The publicly traded company is set to report its second-quarter revenues and earnings on July 24. It employs more than 14,500 "teammates" in over 450 locations across the United States and Canada as well as in the United Kingdom, Europe, Bermuda, and the Cayman Islands. Locally, it employs roughly 500 people at its headquarters on North Beach Street as well as more than 325 at the newly refurbished Daytona Beach offices for subsidiary Proctor Loan Protector at 220 S. Ridgewood Ave.

FRP does business in 19 states under the various names of its subsidiaries, including Halifax Insurance Partners and Reames Employee Benefit Solutions in Daytona Beach. It now employs 2,300 people in 135 offices, including 115 at its headquarters in Daytona's Cornerstone Office Park.

"Our annual revenues will be north of $600 million by the end of this year," said Chairman and CEO Charlie Lydecker. FRP's revenues in 2022 were approximately $500 million. The privately held company is not required to publicly disclose actual revenue and earnings.

FRP last year sold a 50% ownership stake to a Switzerland-based private equity firm. Lydecker and the other local investors that started FRP have retained a combined 40% stake with another 10% owned by a New York-based private equity firm. The sale, for an undisclosed amount, provided capital to help the insurance brokerage to continue its expansion efforts, which like Brown & Brown, is fueled in large part by acquiring other insurance agencies and related businesses.
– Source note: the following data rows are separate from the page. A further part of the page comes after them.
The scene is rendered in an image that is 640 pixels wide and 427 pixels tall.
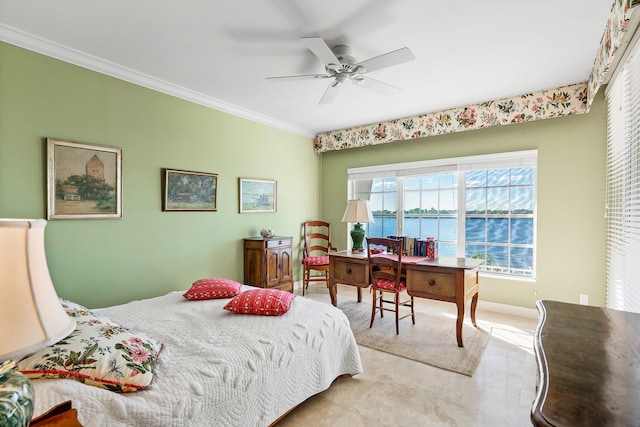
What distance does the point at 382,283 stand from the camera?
322 centimetres


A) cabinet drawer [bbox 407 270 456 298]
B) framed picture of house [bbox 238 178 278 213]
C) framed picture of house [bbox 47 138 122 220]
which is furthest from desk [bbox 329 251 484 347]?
framed picture of house [bbox 47 138 122 220]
Both Brown & Brown and FRP have been big supporters of various community and charitable causes.

Settlement 'allows the healing process to begin'

Leek in a written statement emailed to The News-Journal Thursday afternoon wrote, "This subsequent settlement brings us closure and allows the healing process to begin. The action brought by Brown & Brown was always a lawsuit in search of a claim, and in the end, the Court agreed with us."

Lydecker wrote in a text message, "Personally, I'm letting go of the bitterness. Time to move on."